Thailand to go ahead with Feb. 2 election, despite warnings of chaos

Wednesday, 29 January 2014 00:00 -     - {{hitsCtrl.values.hits}}

BANGKOK Reuters: Thailand’s prime minister has confirmed a general election will go ahead on Sunday despite a warning that it could end in chaos in the face of months of at times violent anti-government protests. In a separate part of an army complex in Bangkok where Prime Minister Yingluck Shinawatra was meeting Election Commission officials, shots were fired in a group of anti-government protesters. Two people were injured. “We have to go forward with the election.
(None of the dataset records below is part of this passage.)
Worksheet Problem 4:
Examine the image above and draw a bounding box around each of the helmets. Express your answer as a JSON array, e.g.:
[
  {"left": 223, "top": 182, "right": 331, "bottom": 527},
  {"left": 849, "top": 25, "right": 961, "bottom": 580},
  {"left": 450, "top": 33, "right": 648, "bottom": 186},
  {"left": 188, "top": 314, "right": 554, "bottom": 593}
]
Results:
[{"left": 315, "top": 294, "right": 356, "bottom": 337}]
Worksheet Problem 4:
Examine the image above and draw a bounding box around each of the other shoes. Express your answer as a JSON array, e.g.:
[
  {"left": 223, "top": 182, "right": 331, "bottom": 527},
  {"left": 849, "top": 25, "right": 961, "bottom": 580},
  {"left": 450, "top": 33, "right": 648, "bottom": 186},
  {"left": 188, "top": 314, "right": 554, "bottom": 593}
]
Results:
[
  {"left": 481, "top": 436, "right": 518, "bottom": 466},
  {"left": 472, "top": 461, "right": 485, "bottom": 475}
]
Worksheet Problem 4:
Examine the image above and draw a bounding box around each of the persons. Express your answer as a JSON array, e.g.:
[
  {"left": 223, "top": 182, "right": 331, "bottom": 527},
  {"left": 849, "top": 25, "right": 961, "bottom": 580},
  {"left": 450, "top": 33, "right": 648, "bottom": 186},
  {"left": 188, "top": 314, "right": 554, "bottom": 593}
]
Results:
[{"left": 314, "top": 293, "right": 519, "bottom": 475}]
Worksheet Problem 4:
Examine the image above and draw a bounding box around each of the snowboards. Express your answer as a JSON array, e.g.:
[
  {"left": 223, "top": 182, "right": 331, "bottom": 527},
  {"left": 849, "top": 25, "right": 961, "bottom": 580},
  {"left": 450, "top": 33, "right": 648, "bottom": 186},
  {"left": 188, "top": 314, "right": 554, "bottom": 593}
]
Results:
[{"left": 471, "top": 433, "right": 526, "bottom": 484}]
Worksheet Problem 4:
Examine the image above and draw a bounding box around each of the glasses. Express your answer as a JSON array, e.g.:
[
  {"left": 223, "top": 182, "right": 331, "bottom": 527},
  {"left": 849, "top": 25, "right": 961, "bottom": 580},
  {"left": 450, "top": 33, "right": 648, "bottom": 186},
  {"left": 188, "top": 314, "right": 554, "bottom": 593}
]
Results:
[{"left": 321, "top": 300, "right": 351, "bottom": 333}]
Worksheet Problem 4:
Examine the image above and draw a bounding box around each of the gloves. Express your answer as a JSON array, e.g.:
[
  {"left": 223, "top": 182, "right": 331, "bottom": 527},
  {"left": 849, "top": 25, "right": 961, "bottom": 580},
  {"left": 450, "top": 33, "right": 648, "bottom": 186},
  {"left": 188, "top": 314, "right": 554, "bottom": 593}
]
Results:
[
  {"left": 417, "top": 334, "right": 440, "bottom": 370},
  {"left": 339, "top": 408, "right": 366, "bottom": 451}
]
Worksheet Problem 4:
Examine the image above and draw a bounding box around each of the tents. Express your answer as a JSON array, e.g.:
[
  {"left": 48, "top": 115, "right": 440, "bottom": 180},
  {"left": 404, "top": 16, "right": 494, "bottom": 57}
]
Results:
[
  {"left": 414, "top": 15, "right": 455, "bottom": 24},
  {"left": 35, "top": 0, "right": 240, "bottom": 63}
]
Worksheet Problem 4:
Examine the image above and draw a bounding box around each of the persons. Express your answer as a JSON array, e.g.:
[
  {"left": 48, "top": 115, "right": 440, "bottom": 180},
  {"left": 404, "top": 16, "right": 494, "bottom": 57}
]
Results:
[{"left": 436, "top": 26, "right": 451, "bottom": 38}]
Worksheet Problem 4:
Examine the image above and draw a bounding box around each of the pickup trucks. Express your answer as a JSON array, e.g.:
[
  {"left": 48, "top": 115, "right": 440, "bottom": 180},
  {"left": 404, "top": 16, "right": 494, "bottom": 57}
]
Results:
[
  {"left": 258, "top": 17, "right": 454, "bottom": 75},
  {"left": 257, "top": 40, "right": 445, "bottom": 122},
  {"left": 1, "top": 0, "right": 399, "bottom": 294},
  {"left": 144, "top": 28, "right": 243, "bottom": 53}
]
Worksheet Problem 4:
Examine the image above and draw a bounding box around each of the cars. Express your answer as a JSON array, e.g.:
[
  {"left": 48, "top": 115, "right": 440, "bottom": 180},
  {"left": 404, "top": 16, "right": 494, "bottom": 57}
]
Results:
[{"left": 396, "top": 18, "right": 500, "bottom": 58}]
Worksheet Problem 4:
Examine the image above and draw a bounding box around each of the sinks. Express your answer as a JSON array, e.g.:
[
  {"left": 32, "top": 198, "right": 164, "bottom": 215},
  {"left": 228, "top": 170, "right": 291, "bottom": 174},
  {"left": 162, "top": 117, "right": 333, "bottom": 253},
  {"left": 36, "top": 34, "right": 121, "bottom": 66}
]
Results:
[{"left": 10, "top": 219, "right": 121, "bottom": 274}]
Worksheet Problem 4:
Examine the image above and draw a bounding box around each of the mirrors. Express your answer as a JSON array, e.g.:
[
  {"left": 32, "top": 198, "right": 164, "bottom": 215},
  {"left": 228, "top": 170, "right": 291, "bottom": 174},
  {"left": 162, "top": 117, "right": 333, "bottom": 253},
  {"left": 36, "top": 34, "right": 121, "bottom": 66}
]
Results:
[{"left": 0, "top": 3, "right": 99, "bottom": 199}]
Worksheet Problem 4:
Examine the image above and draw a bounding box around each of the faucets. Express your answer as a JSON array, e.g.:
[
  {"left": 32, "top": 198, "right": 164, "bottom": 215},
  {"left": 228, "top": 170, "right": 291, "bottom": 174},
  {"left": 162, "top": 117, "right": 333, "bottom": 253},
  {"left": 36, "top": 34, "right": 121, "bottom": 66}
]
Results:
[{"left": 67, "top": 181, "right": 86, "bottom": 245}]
The Election Commission will organise the election under the framework of the constitution and try to avoid any violence,” Deputy Prime Minister Pongthep Thepkanchana told a news conference. Yingluck had called the snap election in the hope of confirming her hold on power and putting an end to the protests in the capital which began in November in an attempt to force her from office. The protests are the latest eruption in a political conflict that has gripped Thailand for eight years and which is starting to hurt growth and investor confidence in Southeast Asia’s second-largest economy. The conflict broadly pits Bangkok’s middle class and royalist establishment against the mainly poor, rural backers of Yingluck and her brother, ousted former premier Thaksin Shinawatra. The protesters have rejected the election, which Yingluck’s ruling party looks set to win, and prevented advance voting in many parts of Bangkok and the south on Sunday. The Commission has been pressing for a delay in the election because of the unrest and wants it delayed by up to four months. Ten people have been killed since the protests began and hundreds have been wounded. The latest shooting was where about 500 anti-government protesters had gathered at the Army Club compound in Bangkok where Yingluck held a cabinet meeting before meeting the Election Commission. The shooting took place far from that meeting.